If the menthol rule comes to pass, store shelves aren’t immediately cleared. Flavor bans enacted by states can take effect within months. Because the proposed federal ban comes out of the FDA’s complex rule-making process, it could take years.

“If they publish that rule on a Monday, the next day, you’ll see a legal challenge filed to prevent it from ever going into effect,” says Jeffrey Weiss, partner at Flagstaff Ventures and formerly chief engagement officer and general counsel at Njoy. 

He predicts a dead-end fate for the menthol ban, similar to that of the final rule requiring graphic health warnings on cigarette packs. Why?

U.S. law requires that adoption of tobacco product standards must be appropriate for the protection of public health. In supplementary information to the proposed menthol rule, the FDA cites research, including population models and expert opinions, on what is expected to happen after a menthol ban.

“They model that a certain percentage will switch to tobacco cigarettes, a percentage will buy black market menthol cigarettes, a percentage will quit and a percentage will switch to an e-cigarette, primarily menthol,” Weiss says. “But that model doesn’t actually exist—in the sense that there are no authorized menthol e-cigarettes for smokers to switch to.”

Post-ban, more menthol users are expected to switch to menthol e-cigarettes than to quit using tobacco. In sum, much of the health benefit from banning menthol is supposed to come via unauthorized product use. Products that are themselves banned in a growing number of states and localities.
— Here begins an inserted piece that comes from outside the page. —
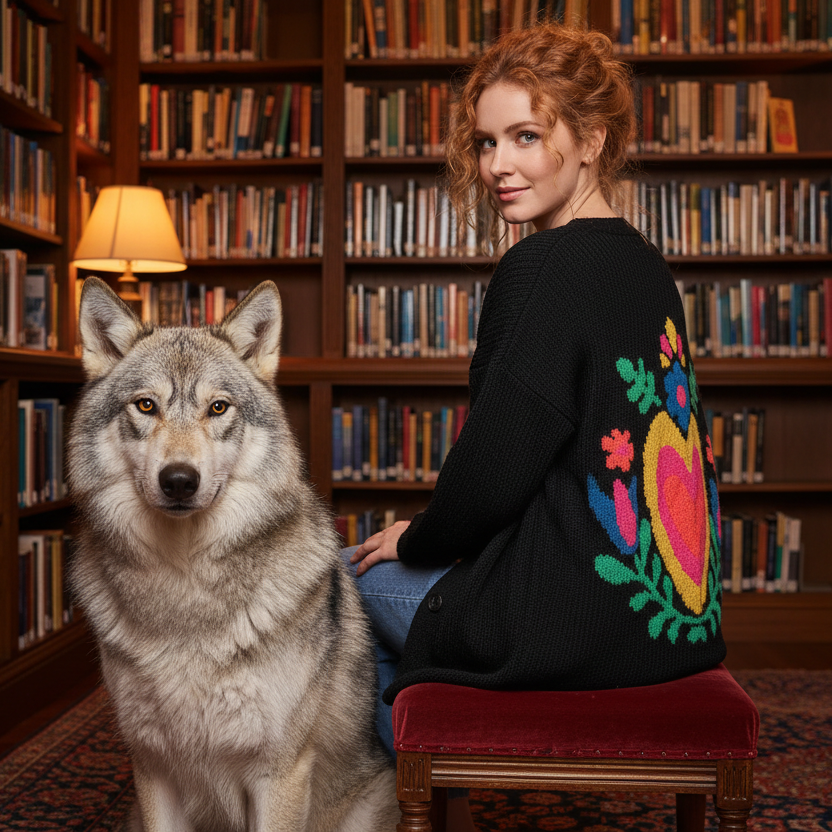 Chic Heart Knit Cardigan Coat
Regulators are not unaware of this conundrum. FDA Commissioner Robert Califf has publicly expressed concern about the difficulties that people dependent on menthol cigarettes will face if the products are taken away. For example, he remarked at a 2023 Congressional budget hearing, “[W]here do they [menthol users] go to get help, coming off of a terrible addiction? Our healthcare systems are not set up to deal with that right now.”

What about evidence for a menthol ban preventing harm to youth? The respected nationally representative Monitoring the Future study found that past-month menthol and nonmenthol cigarette use by non-Hispanic black teens is now less than 1 percent. It’s fallen so low in recent years that “prevalence levels approach a floor effect.” Moreover, today’s Black adolescents use menthol cigarettes at lower levels than non-Black youth.  

A Better Way?

Given the high risk of unintended effects and the limited certainty of benefits, is a menthol ban our best plan? “It would be best if the government would think first in the direction of ‘how can we affirmatively help people make positive change?’” Weiss says. “Because prohibitions are hard and costly to enforce.”
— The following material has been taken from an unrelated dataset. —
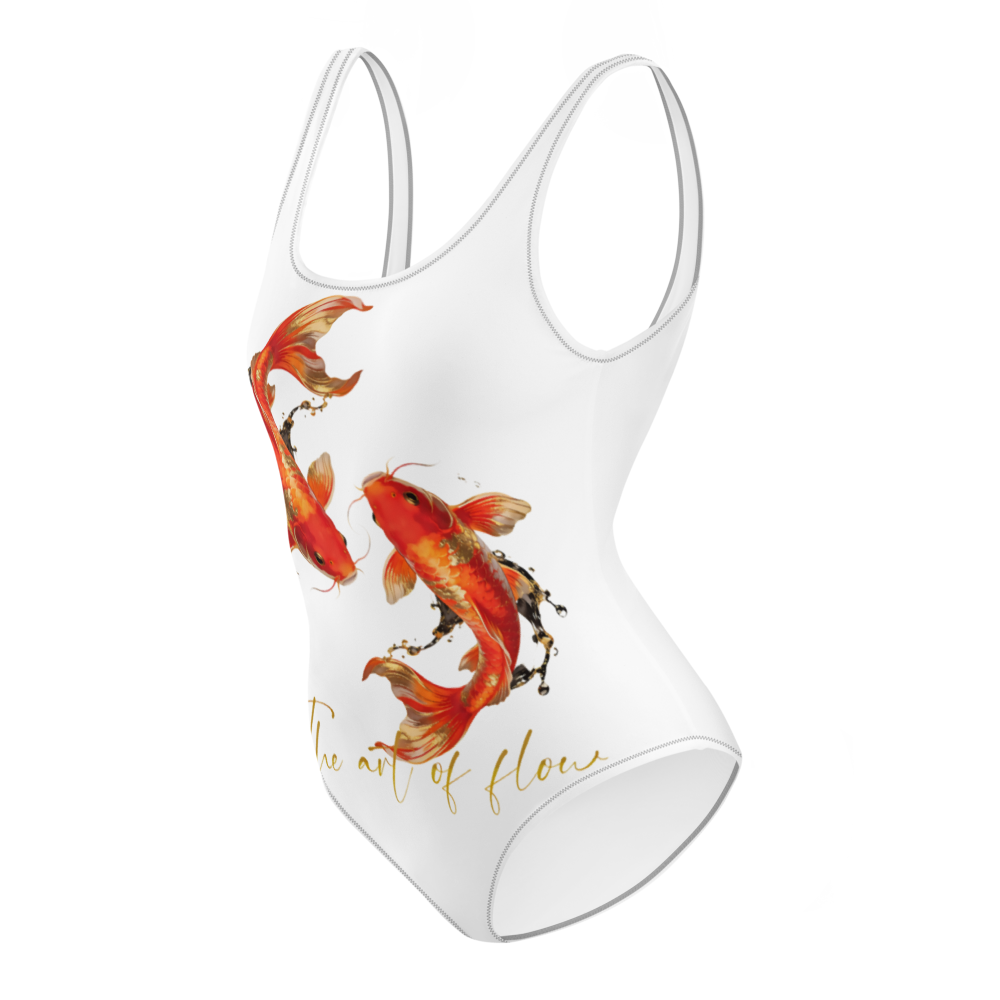 The art of flow with koi fish print swimsuit  thumbnail 3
The lack of authorized reduced-harm menthol or mint products is just part of the problem. Another is the FDA’s limited and ambivalent reduced-risk communications.

Weiss points to the FDA’s routine tweeting of its one-page list of 23 authorized e-cigarette products. At the bottom of the page is a disclaimer: Being authorized “does not mean that these products are safe nor are they ‘FDA approved.’ All tobacco products are harmful.”
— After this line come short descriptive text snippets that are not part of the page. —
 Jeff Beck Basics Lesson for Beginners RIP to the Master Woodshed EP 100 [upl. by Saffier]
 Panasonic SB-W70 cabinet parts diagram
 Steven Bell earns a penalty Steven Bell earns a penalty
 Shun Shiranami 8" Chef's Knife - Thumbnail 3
“If you want a current menthol smoker who can’t completely quit to switch to a regulated reduced-harm product—how are they going to do that when you’re telling them that none of these products are safe?” says Weiss. “If it’s an unsafe product, why is that a better choice for me” than a tobacco-flavored cigarette or an illicit menthol one? 

Active promotion of reduced-harm menthol alternatives seems a sensible way to limit ban backfires. A rigorous laboratory study of adults who smoked menthol cigarettes daily found that menthol-flavored e-cigarettes outshone tobacco-flavored ones in reducing cigarette cravings—including urges to smoke for pleasure. According to the authors (affiliated with prominent universities), this is a known strong predictor of successful smoking cessation.

The practical path forward for advocates of an enforceable menthol cigarette ban is to actively promote harm reduction. “Encourage FDA to start authorizing menthol e-cigarettes, among other things, so that these smokers would have something to switch to,” says Weiss. “And to make it more likely that a menthol ban could withstand a legal challenge.”